Со мною мои армейские солдаты, сорок два человека, и шесть объездных казаков.
Стал надходить вечер, и мне вдруг начало делаться чего-то очень грустно. Молодой человек был, и привязанности были семейные. Родители еще были живы и сестра... но, самое главное, и драгоценнейшее мати... мати моя добродетельница!.. Чудесная у меня была мати - предобрая и пренепорочная добром окрытая и в добре повитая... До того была милостива, что никого не могла огорчить, ни человека, ни животного, - даже ни мяса, ни рыбы не кушала, из сожаления к животным. Отец, бывало, спорит: "Помилуй, скажи: сколько ж их разродится? Деваться будет некуда". А она отвечает: "Ну, это еще когда-то будет, а я этих сама выкормила, так они мне как родные. Я не могу своих родных есть". И у соседей не ела: "этих, - говорила, - я живых видела: они мне знакомые, - не могу есть своих знакомых". А потом и незнакомых не стала кушать. "Все равно, - говорит, - с ними убийство сделано". Священник ее уговаривал, что "это от бога показано", и в требнике на освящение мясов молитву показывал, но ее не переспорил. "Ну, и хорошо, отвечала она, - як вы прочитали, то вы и кушайте". Священник сказал отцу, что это всё делают какие-нибудь "поныряющие в домы и прельщающие женища, всегда учащеся и ни коли же в разум прийти могущие". А мать говорит отцу: "Се пустое: я никаких поныряющих не знаю, а так просто противно мне, чтобы одно другое поедало".
Я о моей матери никогда не могу воспоминать спокойно, - непременно расстроюсь. Так случилось и тогда. Скучно по матери!

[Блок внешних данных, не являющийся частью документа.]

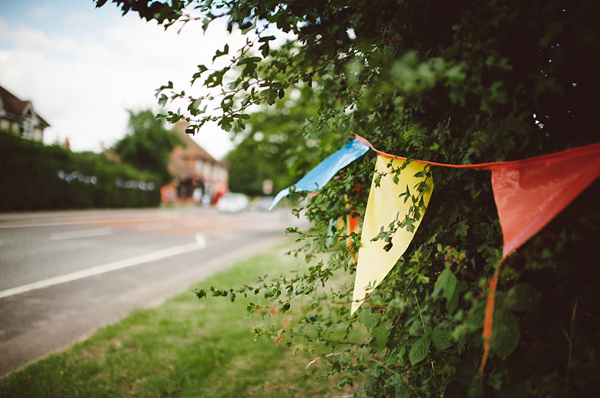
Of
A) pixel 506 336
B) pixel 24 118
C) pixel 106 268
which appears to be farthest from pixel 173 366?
pixel 24 118

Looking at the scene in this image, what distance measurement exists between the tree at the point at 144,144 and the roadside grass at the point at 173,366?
29519mm

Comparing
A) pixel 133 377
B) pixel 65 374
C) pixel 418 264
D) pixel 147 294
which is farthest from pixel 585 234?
pixel 147 294

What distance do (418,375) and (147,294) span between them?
517 cm

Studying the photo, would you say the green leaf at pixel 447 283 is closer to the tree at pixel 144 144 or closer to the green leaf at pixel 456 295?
the green leaf at pixel 456 295

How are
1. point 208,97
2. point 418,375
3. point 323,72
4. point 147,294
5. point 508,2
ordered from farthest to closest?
1. point 147,294
2. point 323,72
3. point 418,375
4. point 208,97
5. point 508,2

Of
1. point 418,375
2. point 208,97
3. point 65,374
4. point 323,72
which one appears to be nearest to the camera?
point 208,97

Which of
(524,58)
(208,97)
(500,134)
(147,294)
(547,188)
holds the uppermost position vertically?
(524,58)

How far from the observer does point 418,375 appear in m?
1.60

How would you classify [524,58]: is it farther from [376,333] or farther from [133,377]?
[133,377]

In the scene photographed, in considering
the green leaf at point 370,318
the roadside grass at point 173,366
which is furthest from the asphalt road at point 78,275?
the green leaf at point 370,318

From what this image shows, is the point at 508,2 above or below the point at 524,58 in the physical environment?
above

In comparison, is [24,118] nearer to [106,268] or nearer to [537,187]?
[106,268]

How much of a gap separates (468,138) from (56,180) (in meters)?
20.6

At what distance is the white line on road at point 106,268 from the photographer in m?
5.25
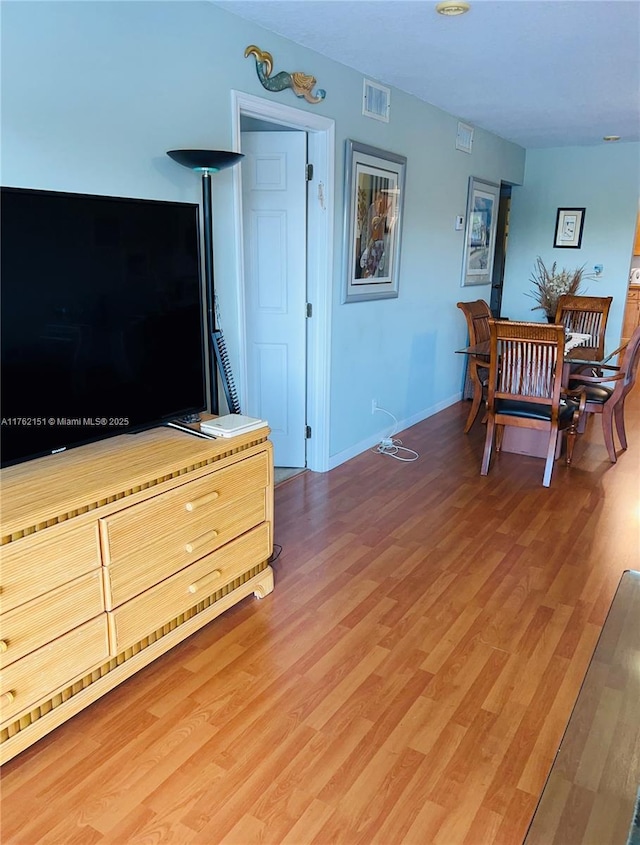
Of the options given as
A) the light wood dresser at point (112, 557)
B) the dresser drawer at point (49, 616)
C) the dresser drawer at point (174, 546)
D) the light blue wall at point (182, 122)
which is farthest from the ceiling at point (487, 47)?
the dresser drawer at point (49, 616)

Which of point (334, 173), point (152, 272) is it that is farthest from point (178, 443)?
point (334, 173)

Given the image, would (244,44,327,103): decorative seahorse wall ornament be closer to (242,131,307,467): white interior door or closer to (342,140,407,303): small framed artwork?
(242,131,307,467): white interior door

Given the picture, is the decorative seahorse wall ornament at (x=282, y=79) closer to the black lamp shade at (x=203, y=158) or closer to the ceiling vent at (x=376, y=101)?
the ceiling vent at (x=376, y=101)

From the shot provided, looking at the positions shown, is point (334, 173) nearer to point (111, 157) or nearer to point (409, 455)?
point (111, 157)

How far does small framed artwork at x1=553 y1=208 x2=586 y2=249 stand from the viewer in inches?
253

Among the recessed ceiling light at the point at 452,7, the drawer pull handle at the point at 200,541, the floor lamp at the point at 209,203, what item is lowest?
the drawer pull handle at the point at 200,541

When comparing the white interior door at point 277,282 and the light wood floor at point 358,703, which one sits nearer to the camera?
the light wood floor at point 358,703

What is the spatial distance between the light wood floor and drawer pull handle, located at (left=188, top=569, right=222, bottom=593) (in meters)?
0.24

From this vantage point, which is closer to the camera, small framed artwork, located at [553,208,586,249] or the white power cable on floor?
the white power cable on floor

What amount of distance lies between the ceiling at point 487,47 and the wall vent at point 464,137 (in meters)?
0.29

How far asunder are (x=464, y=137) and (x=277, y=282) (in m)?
2.49

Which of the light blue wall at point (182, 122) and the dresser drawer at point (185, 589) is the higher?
the light blue wall at point (182, 122)

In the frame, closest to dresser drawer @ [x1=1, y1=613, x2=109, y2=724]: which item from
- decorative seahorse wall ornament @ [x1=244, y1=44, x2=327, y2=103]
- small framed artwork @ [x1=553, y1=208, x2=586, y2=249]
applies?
decorative seahorse wall ornament @ [x1=244, y1=44, x2=327, y2=103]

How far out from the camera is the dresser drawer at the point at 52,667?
168 centimetres
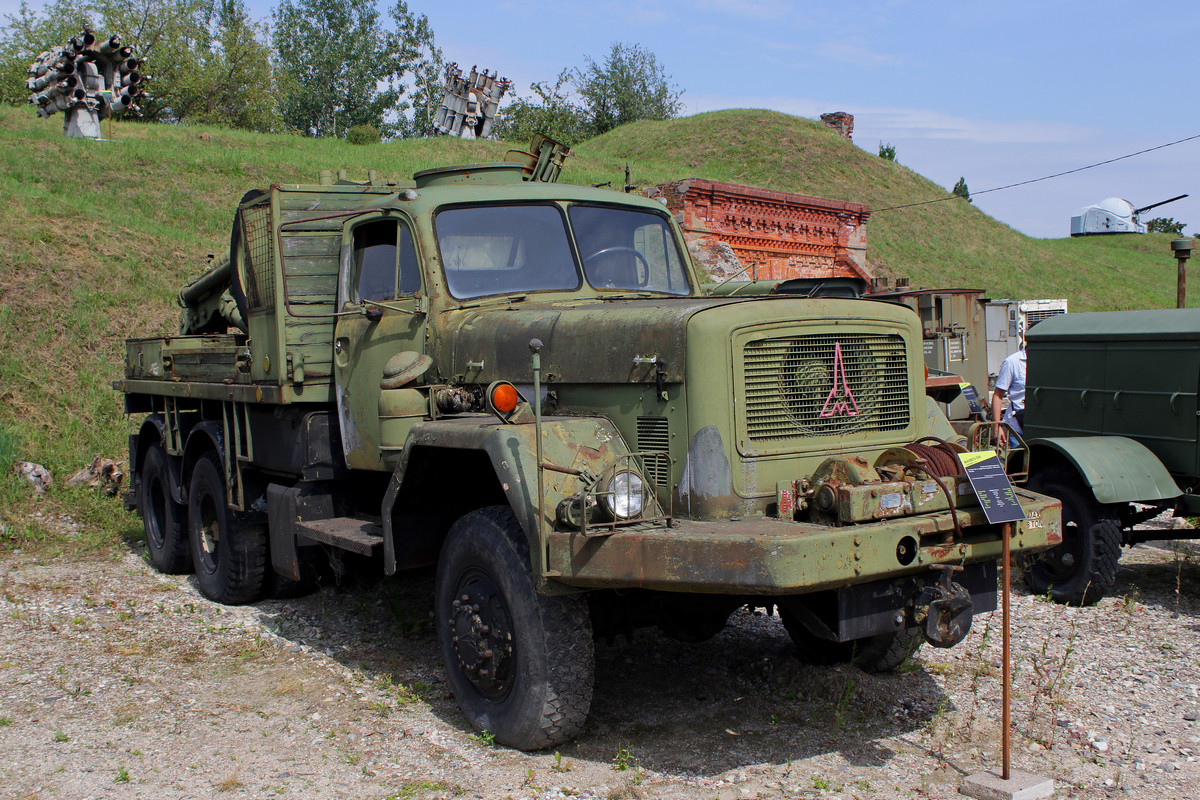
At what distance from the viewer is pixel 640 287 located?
536 cm

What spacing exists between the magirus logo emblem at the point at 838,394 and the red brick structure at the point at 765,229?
1472 cm

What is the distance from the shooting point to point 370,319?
5.40 m

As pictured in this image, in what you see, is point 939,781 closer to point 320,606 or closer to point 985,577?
point 985,577

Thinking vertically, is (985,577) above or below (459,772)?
above

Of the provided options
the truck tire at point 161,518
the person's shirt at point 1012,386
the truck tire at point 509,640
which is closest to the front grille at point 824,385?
the truck tire at point 509,640

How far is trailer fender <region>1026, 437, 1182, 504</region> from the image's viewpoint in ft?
20.7

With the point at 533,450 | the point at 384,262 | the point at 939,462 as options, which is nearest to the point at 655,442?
the point at 533,450

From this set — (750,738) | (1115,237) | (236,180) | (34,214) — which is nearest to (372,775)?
(750,738)

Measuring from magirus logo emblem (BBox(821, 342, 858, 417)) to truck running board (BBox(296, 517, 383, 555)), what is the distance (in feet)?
7.53

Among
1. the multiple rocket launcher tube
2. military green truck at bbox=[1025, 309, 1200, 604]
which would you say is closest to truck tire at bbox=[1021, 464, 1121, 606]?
military green truck at bbox=[1025, 309, 1200, 604]

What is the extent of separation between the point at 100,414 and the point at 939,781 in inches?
434

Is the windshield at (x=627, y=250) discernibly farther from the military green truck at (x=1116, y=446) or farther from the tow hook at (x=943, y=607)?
the military green truck at (x=1116, y=446)

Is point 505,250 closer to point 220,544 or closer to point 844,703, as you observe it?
point 844,703

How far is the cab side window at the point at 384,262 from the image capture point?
205 inches
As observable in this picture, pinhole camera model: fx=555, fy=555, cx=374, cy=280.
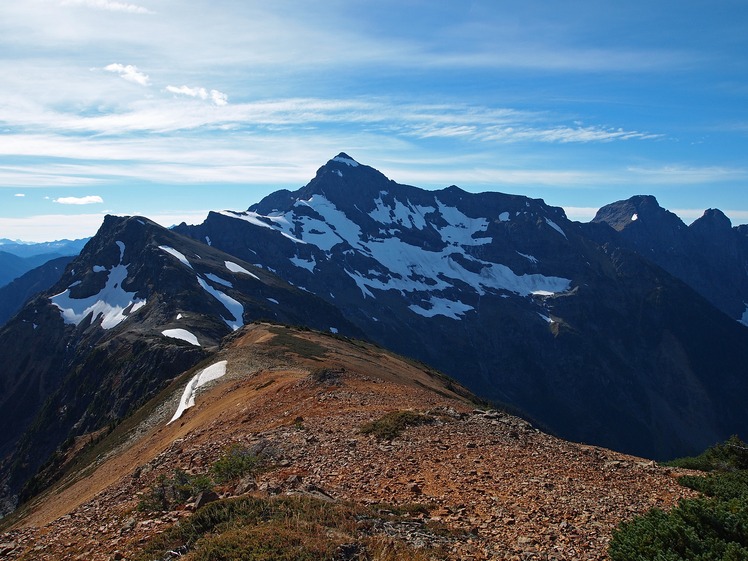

Хожу-похожу, соломинку зубами со скуки кусаю и думаю: вот она теперь всех провожает в село, с вечера на заутреню, а сама сироток сберет, неодетых, невычесанных, - всех сама у печки перемоет, головенки им вычешет и чистые рубахи наденет... Как с ней радостно! Если бы я не дворянин был, я при ней бы и жил и работал бы, а не в карауле стоял. Что мы такое караулим?.. Все для смертного бою... А впрочем, что я так очень скучаю... - Стыдно!.. Я ведь жалованье за службу получаю и чинов заслуживаю, а вон солдат - он совсем безнадежный человек, да еще бьют его без милосердия, - ему куда для сравнения тяжелее... а ведь живет же, терпит и не куксится... бодрости себе надо поддать - все и пройдет. Что, думаю, самое лучшее может человек сделать, если ему самому тяжело? То, другое, третье приходит в голову, и, наконец, опять самое ясное приходит от матери: она, бывало, говорит: "Когда самому худо, тогда поспеши к тем, кому еще хуже, чем тебе"... Ну вот, солдатам хуже, чем мне...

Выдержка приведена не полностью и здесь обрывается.